🤖 AI Summary
This paper addresses the curse of dimensionality and data sparsity in high-dimensional time series forecasting by systematically integrating large language models (LLMs) to encode textual prior knowledge—introducing a novel text–time-series bimodal collaborative forecasting framework. Methodologically, it adopts a dual-tower architecture: one tower employs an LLM encoder to process descriptive textual inputs (e.g., metric definitions, event annotations), while the other applies a time-series feature extractor to model numerical sequences; cross-modal representations are fused via linear projection for joint representation learning.
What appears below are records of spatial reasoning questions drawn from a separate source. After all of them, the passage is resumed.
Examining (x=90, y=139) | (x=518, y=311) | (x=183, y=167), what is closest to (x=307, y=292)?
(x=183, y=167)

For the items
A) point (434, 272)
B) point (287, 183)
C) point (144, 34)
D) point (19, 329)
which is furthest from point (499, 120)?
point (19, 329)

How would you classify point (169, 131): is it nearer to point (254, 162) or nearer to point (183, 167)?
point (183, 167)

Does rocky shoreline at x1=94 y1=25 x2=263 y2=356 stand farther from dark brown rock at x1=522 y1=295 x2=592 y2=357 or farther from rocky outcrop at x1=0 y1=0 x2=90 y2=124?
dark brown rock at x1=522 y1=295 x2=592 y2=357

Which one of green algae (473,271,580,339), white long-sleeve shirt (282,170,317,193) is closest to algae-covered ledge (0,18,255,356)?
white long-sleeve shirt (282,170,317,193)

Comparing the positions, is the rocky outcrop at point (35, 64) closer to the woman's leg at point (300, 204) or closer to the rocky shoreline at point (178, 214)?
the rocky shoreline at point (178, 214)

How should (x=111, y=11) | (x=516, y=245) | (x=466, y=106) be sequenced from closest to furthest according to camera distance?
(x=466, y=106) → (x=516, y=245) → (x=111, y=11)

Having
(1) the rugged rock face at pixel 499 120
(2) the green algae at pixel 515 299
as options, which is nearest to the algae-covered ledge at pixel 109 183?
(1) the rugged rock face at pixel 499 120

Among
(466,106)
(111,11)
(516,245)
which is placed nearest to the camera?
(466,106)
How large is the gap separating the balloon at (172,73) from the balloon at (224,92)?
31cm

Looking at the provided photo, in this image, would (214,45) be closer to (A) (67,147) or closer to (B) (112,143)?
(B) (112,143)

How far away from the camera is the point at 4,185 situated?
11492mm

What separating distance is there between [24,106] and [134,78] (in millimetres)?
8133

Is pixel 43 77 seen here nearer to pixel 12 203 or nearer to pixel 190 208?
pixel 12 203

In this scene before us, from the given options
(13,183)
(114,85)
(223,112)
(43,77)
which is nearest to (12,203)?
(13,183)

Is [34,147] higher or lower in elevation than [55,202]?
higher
Unlike conventional purely numerical modeling paradigms, this framework explicitly leverages semantic textual cues to augment temporal modeling. Empirical evaluation on multiple high-dimensional benchmark datasets demonstrates substantial improvements in forecasting accuracy, validating the critical role of textual semantics in mitigating data sparsity and enhancing model robustness. The work establishes a new paradigm for multimodal time series forecasting.
📝 Abstract
Time series forecasting has traditionally focused on univariate and multivariate numerical data, often overlooking the benefits of incorporating multimodal information, particularly textual data. In this paper, we propose a novel framework that integrates time series models with Large Language Models to improve high-dimensional time series forecasting. Inspired by multimodal models, our method combines time series and textual data in the dual-tower structure. This fusion of information creates a comprehensive representation, which is then processed through a linear layer to generate the final forecast. Extensive experiments demonstrate that incorporating text enhances high-dimensional time series forecasting performance. This work paves the way for further research in multimodal time series forecasting.